Amid an ongoing row over efforts to bring two members of an Islamic State (IS or ISIS) murder squad to justice, the senior figures have backed a think tank’s report on renewing legislation.
In a new report, Policy Exchange claim a new offence would allow “suitable ground” on which to prosecute captured jihadists Alexanda Kotey and Shafee El-Sheikh, who were part of a quartet named “the Beatles”.
The report’s authors include Labour shadow foreign minister Khalid Mahmood and Conservative Tom Tugendhat, the chair of the House of Commons foreign affairs committee.
In a foreword to the report, Lord Judge, the former lord chief justice of England and Wales, wrote: “If a citizen of this country chooses to fight with the Taliban in Afghanistan against British forces, his crime is more than terrorism.
“It is treason, and should be prosecuted accordingly.”
Former home secretary Amber Rudd has also backed the report along with Richard Walton, the former head of counter-terrorism at Scotland Yard, who said treason is “appropriate” for jihadists.
Mr Mahmood said: “Punishing treason properly is important to signal clearly that our communities condemn betrayal.

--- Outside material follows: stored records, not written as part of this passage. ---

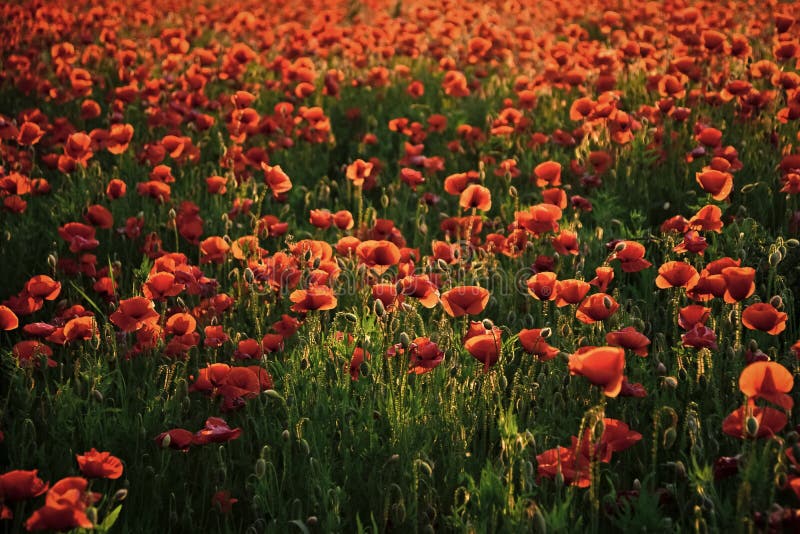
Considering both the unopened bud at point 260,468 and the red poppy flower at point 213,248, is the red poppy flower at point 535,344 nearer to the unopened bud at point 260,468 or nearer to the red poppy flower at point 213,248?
the unopened bud at point 260,468

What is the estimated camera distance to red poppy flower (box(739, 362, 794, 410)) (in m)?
A: 1.64

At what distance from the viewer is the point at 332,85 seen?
492cm

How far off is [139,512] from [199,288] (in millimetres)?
932

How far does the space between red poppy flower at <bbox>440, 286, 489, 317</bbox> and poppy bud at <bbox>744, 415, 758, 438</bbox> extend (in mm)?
777

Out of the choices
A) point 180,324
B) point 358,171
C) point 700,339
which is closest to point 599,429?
point 700,339

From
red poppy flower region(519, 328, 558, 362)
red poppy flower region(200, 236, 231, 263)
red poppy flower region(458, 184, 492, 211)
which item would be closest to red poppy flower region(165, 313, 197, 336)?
red poppy flower region(200, 236, 231, 263)

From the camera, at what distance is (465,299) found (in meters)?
2.21

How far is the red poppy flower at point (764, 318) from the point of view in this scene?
1959mm

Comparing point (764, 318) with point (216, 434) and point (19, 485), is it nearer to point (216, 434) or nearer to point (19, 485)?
point (216, 434)

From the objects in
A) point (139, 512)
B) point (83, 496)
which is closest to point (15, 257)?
point (139, 512)

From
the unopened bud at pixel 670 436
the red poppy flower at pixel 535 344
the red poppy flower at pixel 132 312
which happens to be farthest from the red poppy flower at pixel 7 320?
the unopened bud at pixel 670 436

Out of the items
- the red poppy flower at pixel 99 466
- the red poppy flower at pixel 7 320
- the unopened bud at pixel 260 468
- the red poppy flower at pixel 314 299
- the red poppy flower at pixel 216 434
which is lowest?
the unopened bud at pixel 260 468

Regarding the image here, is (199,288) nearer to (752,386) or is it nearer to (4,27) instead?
(752,386)

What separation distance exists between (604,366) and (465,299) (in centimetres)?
61
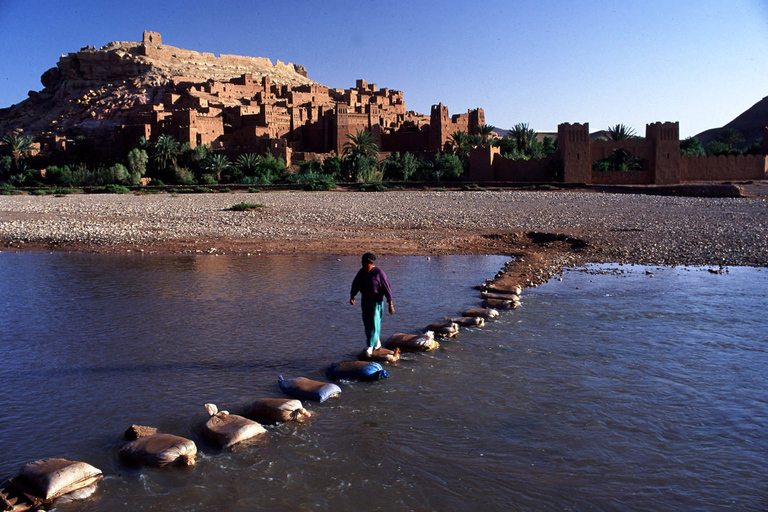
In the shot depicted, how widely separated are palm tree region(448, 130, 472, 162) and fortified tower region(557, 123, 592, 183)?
40.0 feet

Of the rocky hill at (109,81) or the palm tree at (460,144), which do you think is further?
the rocky hill at (109,81)

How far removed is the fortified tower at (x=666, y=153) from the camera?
3572 cm

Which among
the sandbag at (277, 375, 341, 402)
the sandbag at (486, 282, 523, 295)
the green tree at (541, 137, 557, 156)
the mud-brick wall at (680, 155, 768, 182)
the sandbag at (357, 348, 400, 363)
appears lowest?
the sandbag at (277, 375, 341, 402)

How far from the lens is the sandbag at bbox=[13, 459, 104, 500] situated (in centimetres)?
402

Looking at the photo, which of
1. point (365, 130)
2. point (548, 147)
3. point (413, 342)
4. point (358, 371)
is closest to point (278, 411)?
point (358, 371)

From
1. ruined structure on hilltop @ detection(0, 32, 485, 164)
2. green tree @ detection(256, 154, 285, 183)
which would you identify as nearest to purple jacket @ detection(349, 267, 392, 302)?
green tree @ detection(256, 154, 285, 183)

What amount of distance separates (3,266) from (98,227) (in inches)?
199

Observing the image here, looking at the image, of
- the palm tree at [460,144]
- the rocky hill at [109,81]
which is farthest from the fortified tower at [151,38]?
the palm tree at [460,144]

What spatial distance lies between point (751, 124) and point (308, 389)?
10159cm

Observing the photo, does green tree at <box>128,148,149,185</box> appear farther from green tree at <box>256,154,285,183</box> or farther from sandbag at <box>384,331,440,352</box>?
sandbag at <box>384,331,440,352</box>

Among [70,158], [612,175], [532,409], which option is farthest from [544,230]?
[70,158]

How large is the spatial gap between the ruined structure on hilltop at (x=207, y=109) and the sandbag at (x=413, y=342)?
3972 centimetres

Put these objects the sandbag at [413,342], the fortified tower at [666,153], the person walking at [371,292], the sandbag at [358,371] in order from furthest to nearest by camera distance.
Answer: the fortified tower at [666,153], the sandbag at [413,342], the person walking at [371,292], the sandbag at [358,371]

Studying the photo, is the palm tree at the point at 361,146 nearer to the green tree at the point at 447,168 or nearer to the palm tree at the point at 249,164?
the green tree at the point at 447,168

“Sentencing traitors to life imprisonment would recognise the gravity of the wrong they have committed and would help protect the public.”

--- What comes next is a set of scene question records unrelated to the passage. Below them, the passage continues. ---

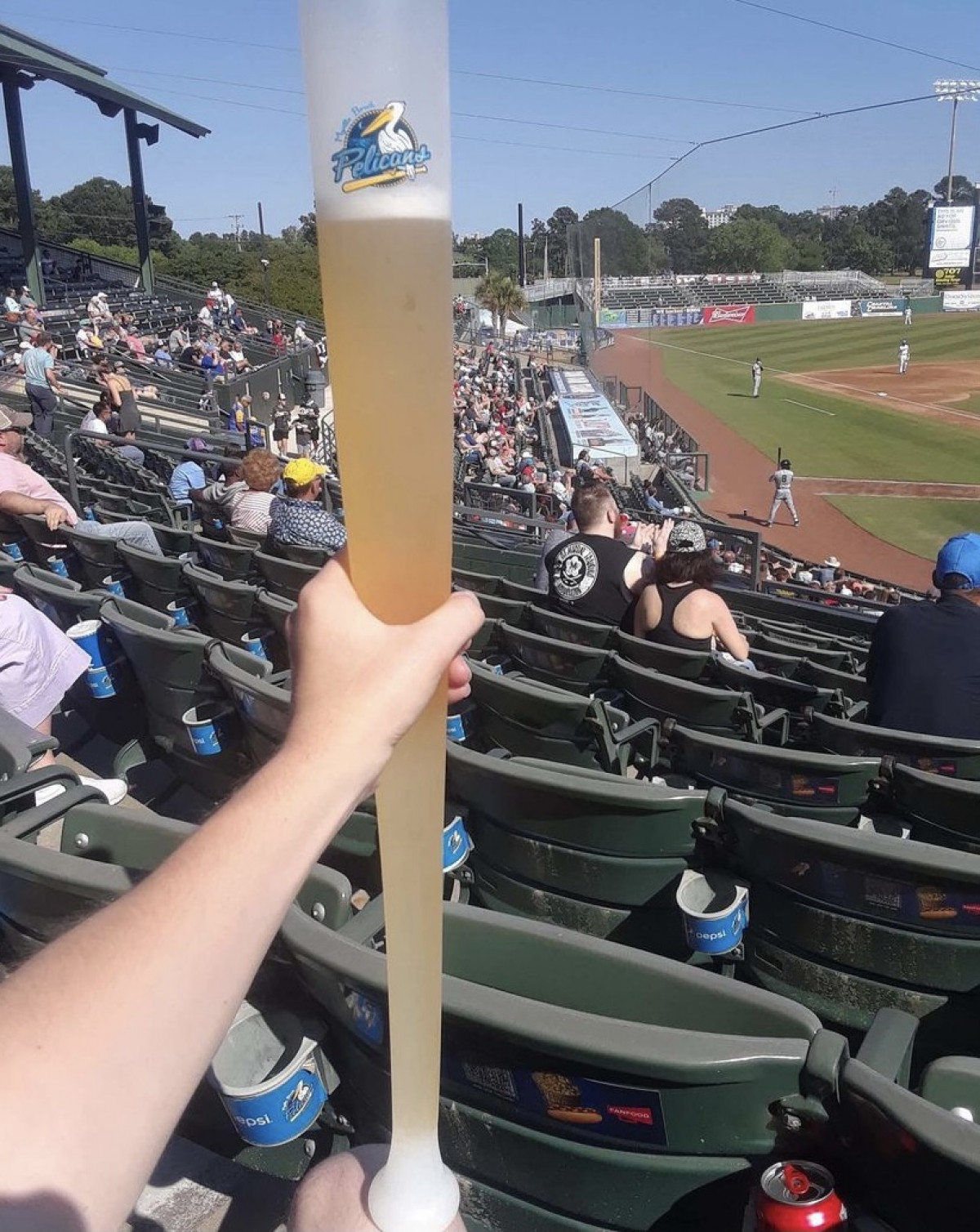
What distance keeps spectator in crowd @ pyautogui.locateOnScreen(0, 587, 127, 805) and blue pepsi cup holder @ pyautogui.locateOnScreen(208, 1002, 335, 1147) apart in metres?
1.90

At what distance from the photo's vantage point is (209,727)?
325 centimetres

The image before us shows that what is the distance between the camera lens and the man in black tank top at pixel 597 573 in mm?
4910

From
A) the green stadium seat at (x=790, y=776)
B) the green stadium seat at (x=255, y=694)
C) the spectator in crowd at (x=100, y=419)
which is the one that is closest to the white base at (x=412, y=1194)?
the green stadium seat at (x=255, y=694)

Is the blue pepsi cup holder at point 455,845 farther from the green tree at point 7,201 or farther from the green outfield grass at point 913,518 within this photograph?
the green tree at point 7,201

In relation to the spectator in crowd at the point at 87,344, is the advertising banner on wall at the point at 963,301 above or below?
above

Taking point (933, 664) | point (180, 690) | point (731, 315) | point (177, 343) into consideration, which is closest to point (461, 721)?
point (180, 690)

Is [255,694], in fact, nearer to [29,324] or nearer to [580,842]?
[580,842]

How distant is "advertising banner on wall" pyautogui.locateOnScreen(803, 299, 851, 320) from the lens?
185ft

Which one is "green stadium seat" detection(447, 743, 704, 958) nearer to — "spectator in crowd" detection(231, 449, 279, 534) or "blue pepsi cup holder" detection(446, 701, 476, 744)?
"blue pepsi cup holder" detection(446, 701, 476, 744)

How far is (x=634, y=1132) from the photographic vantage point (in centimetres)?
134

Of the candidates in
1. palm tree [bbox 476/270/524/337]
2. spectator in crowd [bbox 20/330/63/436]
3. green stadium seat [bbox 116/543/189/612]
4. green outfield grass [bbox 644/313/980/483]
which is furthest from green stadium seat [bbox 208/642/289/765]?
palm tree [bbox 476/270/524/337]

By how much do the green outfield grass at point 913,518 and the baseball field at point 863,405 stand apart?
3 centimetres

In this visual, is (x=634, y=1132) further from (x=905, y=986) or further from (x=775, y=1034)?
(x=905, y=986)

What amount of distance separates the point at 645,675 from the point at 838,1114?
8.41 ft
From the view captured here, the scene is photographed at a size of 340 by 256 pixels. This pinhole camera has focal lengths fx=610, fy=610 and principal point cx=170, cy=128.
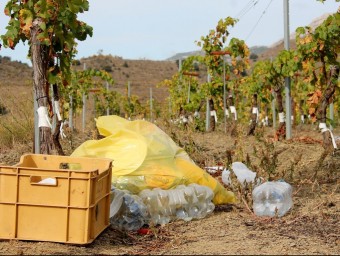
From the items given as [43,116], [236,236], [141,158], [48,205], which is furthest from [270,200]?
[43,116]

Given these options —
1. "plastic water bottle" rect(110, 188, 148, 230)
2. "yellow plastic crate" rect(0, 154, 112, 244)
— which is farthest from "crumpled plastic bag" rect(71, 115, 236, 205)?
"yellow plastic crate" rect(0, 154, 112, 244)

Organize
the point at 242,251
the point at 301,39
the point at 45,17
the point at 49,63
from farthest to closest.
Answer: the point at 301,39 → the point at 49,63 → the point at 45,17 → the point at 242,251

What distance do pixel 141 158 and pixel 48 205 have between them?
1.46m

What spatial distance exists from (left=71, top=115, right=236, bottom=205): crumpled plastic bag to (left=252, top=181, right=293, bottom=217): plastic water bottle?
622 millimetres

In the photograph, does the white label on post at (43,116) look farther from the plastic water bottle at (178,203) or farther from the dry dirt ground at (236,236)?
the dry dirt ground at (236,236)

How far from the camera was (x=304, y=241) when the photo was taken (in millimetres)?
4574

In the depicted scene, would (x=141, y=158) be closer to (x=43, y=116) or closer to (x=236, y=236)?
(x=43, y=116)

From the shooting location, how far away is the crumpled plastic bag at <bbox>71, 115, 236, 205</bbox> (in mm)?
5734

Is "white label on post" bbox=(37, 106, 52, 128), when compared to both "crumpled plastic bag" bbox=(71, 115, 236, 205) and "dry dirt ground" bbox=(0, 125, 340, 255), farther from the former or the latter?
"dry dirt ground" bbox=(0, 125, 340, 255)

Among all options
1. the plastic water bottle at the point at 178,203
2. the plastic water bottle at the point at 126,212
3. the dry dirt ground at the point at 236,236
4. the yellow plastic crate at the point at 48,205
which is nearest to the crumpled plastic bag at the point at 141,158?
the plastic water bottle at the point at 178,203

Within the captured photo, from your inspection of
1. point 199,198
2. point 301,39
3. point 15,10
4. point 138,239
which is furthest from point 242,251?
point 301,39

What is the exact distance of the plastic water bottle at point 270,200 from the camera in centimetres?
559

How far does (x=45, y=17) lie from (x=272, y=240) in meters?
3.25

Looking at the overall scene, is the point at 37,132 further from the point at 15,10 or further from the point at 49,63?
the point at 15,10
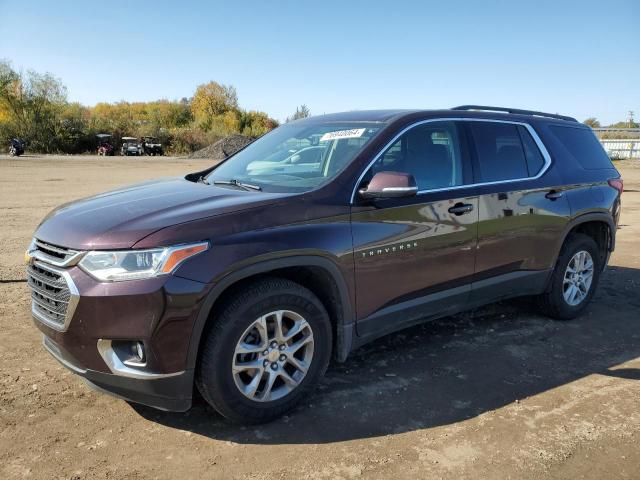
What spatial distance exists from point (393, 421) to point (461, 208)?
64.2 inches

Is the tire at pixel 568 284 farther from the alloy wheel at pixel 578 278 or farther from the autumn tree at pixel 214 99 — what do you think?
the autumn tree at pixel 214 99

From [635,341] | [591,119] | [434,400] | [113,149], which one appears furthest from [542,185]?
[591,119]

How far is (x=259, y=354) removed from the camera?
310 cm

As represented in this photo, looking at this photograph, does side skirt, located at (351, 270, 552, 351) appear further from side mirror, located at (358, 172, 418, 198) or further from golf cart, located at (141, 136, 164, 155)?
golf cart, located at (141, 136, 164, 155)

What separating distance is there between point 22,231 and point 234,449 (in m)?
7.53

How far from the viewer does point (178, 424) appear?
3217 millimetres

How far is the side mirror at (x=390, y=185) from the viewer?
331 cm

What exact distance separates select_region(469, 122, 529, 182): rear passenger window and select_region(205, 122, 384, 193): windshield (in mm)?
957

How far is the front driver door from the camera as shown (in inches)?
137

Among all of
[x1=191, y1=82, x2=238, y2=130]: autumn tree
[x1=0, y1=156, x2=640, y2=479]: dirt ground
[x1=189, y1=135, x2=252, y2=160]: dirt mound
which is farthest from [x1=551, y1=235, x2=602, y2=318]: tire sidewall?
[x1=191, y1=82, x2=238, y2=130]: autumn tree

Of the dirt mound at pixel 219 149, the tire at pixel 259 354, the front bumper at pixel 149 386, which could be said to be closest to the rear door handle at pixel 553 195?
the tire at pixel 259 354

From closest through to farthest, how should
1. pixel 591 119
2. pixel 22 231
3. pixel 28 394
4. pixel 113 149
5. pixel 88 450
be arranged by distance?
pixel 88 450 < pixel 28 394 < pixel 22 231 < pixel 113 149 < pixel 591 119

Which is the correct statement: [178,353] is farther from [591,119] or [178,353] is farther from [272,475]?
[591,119]

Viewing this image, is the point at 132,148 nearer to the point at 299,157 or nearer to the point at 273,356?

Mr Tugendhat, who told MPs earlier this week a charge of “betrayal” should be brought against Kotey and El-Sheikh, said: “British citizens who aid groups like ISIS, groups that intend to carry out attacks against the UK, or against UK forces are deployed abroad, betray our country and should be condemned.
“The law must be written to ensure they can be stopped and their betrayal is recognised as a distinct crime.”

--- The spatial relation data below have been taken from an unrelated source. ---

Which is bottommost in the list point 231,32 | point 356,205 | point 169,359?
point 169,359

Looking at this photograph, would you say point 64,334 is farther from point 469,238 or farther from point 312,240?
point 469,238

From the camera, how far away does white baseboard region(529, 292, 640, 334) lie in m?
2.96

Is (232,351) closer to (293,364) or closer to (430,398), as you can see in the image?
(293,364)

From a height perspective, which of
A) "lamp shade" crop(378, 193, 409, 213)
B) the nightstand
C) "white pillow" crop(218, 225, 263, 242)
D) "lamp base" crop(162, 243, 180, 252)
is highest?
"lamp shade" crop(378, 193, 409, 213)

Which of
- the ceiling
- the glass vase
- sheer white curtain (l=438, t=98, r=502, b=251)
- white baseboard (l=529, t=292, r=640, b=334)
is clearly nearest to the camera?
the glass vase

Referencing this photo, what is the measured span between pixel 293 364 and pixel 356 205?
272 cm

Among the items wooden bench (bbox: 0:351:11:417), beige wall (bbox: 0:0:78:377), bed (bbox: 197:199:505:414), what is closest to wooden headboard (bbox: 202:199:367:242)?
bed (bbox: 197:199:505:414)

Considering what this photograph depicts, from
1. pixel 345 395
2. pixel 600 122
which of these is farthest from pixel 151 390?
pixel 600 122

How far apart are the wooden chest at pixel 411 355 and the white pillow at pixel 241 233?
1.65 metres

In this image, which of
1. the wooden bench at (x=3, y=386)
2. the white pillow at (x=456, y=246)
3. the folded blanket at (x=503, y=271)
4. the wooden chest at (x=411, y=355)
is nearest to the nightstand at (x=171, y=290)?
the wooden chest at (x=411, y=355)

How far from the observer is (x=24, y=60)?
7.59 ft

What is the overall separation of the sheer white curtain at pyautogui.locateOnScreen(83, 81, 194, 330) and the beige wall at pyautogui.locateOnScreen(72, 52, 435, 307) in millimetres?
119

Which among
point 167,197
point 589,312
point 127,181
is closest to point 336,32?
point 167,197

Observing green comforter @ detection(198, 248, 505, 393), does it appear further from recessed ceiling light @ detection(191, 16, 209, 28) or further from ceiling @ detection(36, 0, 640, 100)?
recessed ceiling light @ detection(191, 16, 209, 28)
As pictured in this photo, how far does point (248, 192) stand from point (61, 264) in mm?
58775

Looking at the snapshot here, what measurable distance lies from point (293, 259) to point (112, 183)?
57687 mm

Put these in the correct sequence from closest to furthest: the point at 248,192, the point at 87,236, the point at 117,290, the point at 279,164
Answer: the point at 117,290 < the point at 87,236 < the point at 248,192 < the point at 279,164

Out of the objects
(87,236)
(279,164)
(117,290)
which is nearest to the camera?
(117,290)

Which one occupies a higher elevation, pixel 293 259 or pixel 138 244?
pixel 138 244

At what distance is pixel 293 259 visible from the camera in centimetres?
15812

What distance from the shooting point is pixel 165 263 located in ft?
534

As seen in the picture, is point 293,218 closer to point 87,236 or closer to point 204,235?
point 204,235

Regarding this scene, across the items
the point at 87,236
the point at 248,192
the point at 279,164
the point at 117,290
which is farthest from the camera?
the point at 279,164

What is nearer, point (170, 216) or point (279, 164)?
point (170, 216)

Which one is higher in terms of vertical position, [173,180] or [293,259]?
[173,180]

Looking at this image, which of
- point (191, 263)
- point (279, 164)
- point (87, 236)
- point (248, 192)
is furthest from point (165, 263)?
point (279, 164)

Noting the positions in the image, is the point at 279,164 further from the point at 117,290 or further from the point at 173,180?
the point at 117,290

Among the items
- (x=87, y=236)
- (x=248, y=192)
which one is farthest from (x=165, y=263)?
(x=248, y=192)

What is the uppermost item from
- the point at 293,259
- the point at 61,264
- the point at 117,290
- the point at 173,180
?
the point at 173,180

The government is currently under pressure over its decision not to seek assurances Kotey and El-Sheikh won’t face execution if they are convicted in the US, despite the UK’s long-standing opposition to the death penalty.
The pair, who are currently being held by US-backed forces in Syria, were stripped of UK citizenship after being members of an IS group behind the brutal beheadings of British and US journalists and aid workers.
Ministers have said they do not believe there is evidence to try the pair in the UK and so do not want to stand in the way of them facing justice in America.
The Treason Act, which dates from 1351, was last used in the UK in 1945 to prosecute William Joyce (otherwise known as Lord Haw-Haw), a Nazi propagandist who assisted Germany during the Second World War.
Chancellor Philip Hammond previously raised the prospect of using treason laws in relation to British nationals who travelled to fight with IS when he was foreign secretary in 2014.
The Policy Exchange report states 193 offenders were jailed between 2006 and 2017 for terrorism offences, and more than 80 of them are due for release before the end of the year.
“If they had been convicted of treason and imprisoned for life, the UK would be considerably safer,” the report said.
The thinktank claims the UK’s terror laws fail to recognise the “wrongfulness of betrayal”, while any new offence should cover the actions of British citizens overseas.
“This new offence would also provide a suitable ground on which to prosecute Alexanda Kotey and Shafee El-Sheikh, the most high-profile British subjects to have joined ISIS and two of the so called ‘Beatles’, whom, surprisingly, it seems our authorities do not otherwise intend to prosecute,” the report added.